Beda Jokowi, maka beda pula Prabowo. Jika ditelisik dari keilmuan psikologi, Prabowo adalah sosok yang memancarkan aura ketegasan yang amat besar. Menurut Debora, aura ketegasan yang dipancarkan Prabowo menunjukkan dia sosok yang memiliki kemauan dan daya juang besar.

Selain ketegasan, Prabowo dinilai sebagai sosok yang cerdas. Enggak perlu susah-susah membuktikannya. Berbagai prestasi yang diraih Prabowo selama hidupnya adalah bukti yang sulit terbantah. Serius! Kamu bisa cek sendiri betapa menterengnya prestasi Prabowo. Apalagi saat dia masih di militer.

Baca Juga : Prabowo Jalankan Strategi Donald Trump

Kombinasi ketegasan, karisma dan kecerdasan itu dapat dikonversi dengan baik menjadi kepercayaan diri oleh Prabowo. Secara karakter, Prabowo adalah sosok yang memiliki karakteristik amat kuat.

"Akumulasi kecerdasan dan prestasinya itu yang bikin dia (Prabowo) punya kepercayaan diri. Dia tumbuh dengan tipe kepribadian yang tegas dan kuat," kata Debora. 

Nah, jika ditelisik dari gaya kepemimpinannya, Prabowo adalah sosok pemimpin yang dominan. Artinya, Prabowo dapat memegang kendali penuh atas segala hal yang ada di bawah komandonya. Hal itu sudah Prabowo buktikan kala dirinya menjadi Komandan Jenderal Kopassus. "Karena dominan, ya dia ingin unggul sangat kuat sekali," tutur Debora. 

Soal prediksi banyak orang terkait kepemimpinan otoriter yang akan diterapkan Prabowo andai berhasil naik ke kursi presiden, Debora meragukan hal itu.
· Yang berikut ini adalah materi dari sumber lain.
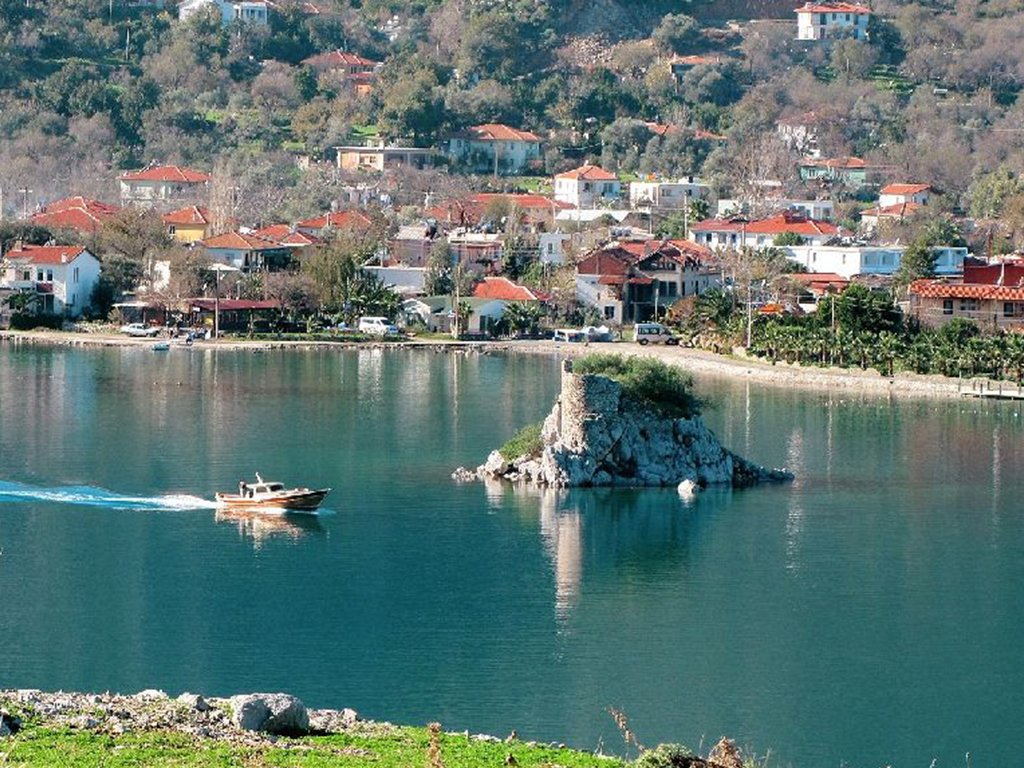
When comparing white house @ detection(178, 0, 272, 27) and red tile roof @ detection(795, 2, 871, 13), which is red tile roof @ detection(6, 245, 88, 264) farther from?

Menurutnya, secara karakter, Prabowo adalah sosok yang seimbang.

Sikap dominan yang dekat dengan otoriter tetap ada dalam diri Prabowo. Namun, sisi demokratis pun sejatinya cukup kuat bersemayam dalam diri Prabowo. "Enggak seratus persen otoriter, tapi enggak seratus persen demokratis. Jadi, 50-50," kata Debora.
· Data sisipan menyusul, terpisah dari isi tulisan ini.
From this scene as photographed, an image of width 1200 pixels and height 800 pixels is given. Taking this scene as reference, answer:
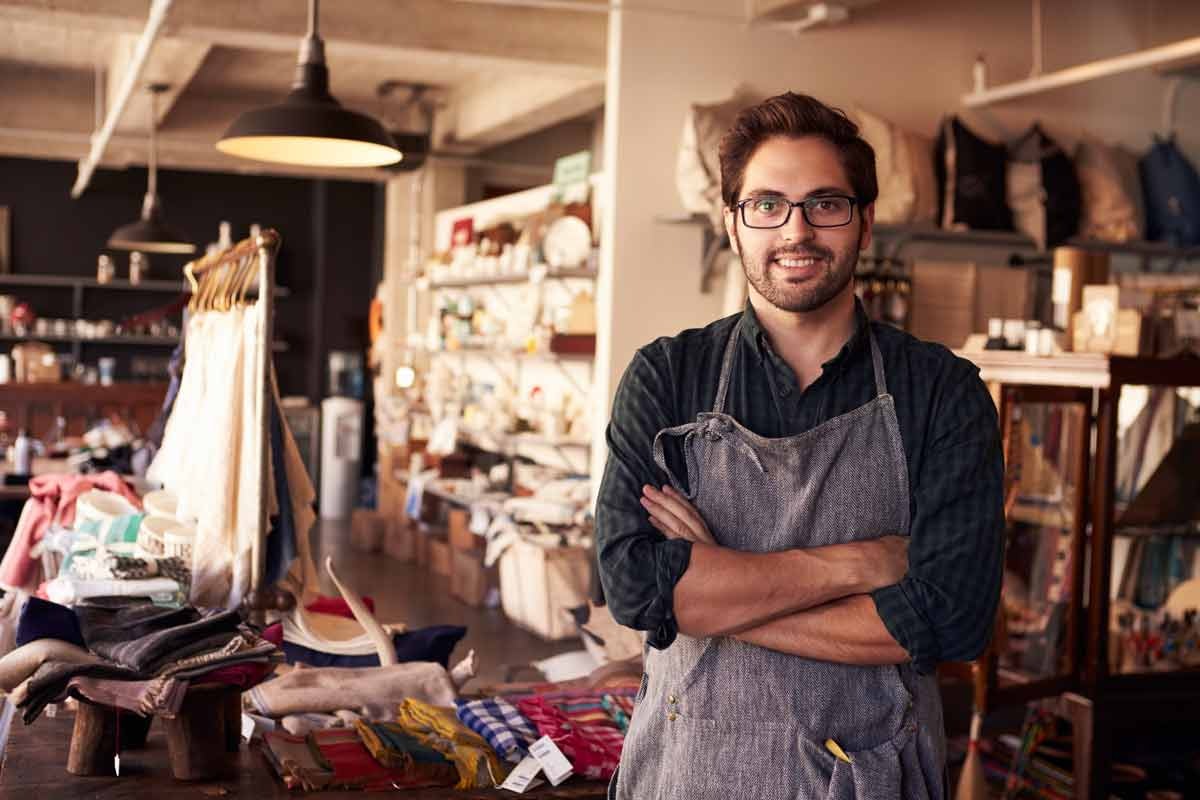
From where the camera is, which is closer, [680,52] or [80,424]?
[680,52]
Pemimpin ideal buat Indonesia

Ini adalah hal yang amat relatif. Sungguh, enggak akan ada yang betul-betul ideal buat masyarakat Indonesia yang plural ini. Tapi, seenggaknya, kita bisa mencari sosok seperti apa yang mendekati ideal buat bangsa ini.

Menurut Debora, perkembangan sosial masyarakat Indonesia terjadi sangat cepat dan dinamis. Karakteristik masyarakat Indonesia pun dapat berubah dengan waktu yang relatif cepat.

Karenanya, untuk mengimbangi dinamika tersebut, Debora mengatakan, pemimpin Indonesia ke depan haruslah orang yang fleksibel dan terbuka pada berbagai perubahan dan dinamika yang terjadi dalam masyarakat. Sebab, pemimpin Indonesia nanti harus mampu mengenali dan mempertimbangkan karakteristik masyarakat yang dipimpinnya dari waktu ke waktu. 

"Tergantung ya, kalau masyarakat kita acak-adul, mungkin besar kemungkinan lebih efektif kalau gayanya pakai yang otoriter," tutur Debora.

Selain itu, dengan kondisi masyarakat yang dinamis, pemimpin Indonesia ke depan harus mampu jadi teladan. Pemimpin yang memiliki keteladanan menjadi penting untuk menjaga masyarakat yang dinamis ini enggak terombang-ambing dalam berbagai perubahan yang terjadi secara cepat.

Jokowi atau pun Prabowo punya karakteristik yang amat kuat. Dua-duanya punya nilai jual yang juga amat tinggi.

Nah, kalau pada Pemilu 2019 nanti Jokowi dan Prabowo ada di kertas suaramu, kamu mau coblos yang mana?